= Helen Watts =

Welsh contralto

Helen Watts (7 December 1927 – 7 October 2009) was a Welsh contralto.

==Early life==
Helen Josephine Watts was born in Milford Haven, Pembrokeshire, Wales. Her father was a pharmacist, Tom Watts and moved to live above his shop at 26 Market Street, Haverfordwest, Wales as a child. She was educated at Taskers School for Girls in Haverfordwest, the Abbots Bromley School for Girls, and at the Royal Academy of Music where she was taught voice by Caroline Hatchard.

==Career==
She began her career with the Glyndebourne Festival Chorus, and was a regular broadcaster on the Welsh Home Service. She subsequently had a distinguished career as an opera singer. She sang Bach arias at her debut at The Proms, in 1955. She toured the Soviet Union with the English Opera Group in 1964, singing the lead in The Rape of Lucretia. She was also known for her 1969 performances as Mistress Quickly in Verdi's Falstaff with the Welsh National Opera.

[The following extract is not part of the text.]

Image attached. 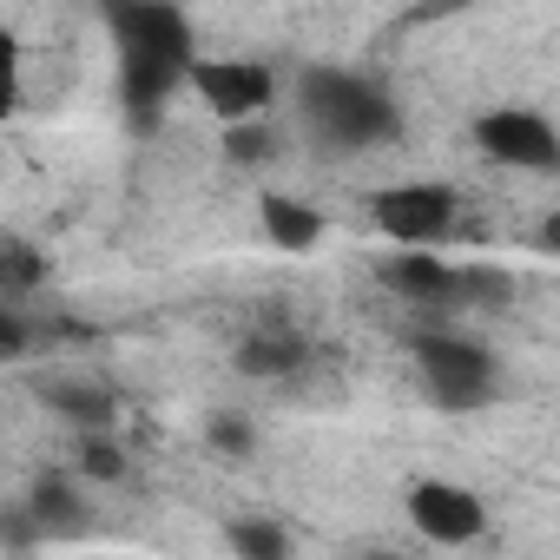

In 1969, her voice was described by a critic as "not particularly large, but the general purity and warmth of its tone gives it a direct, communicative power. And the singer uses it with taste and imagination."

The many recordings by Helen Watts included a "monumental" edition of forty Bach cantatas, with Helmuth Rilling conducting the Bach-Collegium Stuttgart. She also made several recordings as a soloist in Handel's Messiah, various roles in Wagner's Ring cycle, and an album of Welsh songs with the Treorchy male voice choir.

She was asked to choose her favourite record, book, and luxury as a guest on BBC Radio 4's Desert Island Discs in 1970. They were:
- favourite track: Betrachte Meine Seele, from the St John Passion by Johann Sebastian Bach; book: Illustrated book on gardening; luxury: Diego Velázquez's The Maids of Honour, (Las Meninas) in the Prado.

In 1978, she was appointed a Commander of the Order of the British Empire (CBE).

==Personal life==
Helen Watts married Michael Mitchell, a viola player with the London Symphony Orchestra, in 1980. Mitchell died in 2007.
Watts died on 7 October 2009 at the age of 81.

==Literature==
- D. Brook, Singers of Today (Revised Edition - Rockliff, London 1958), pp. 198–200.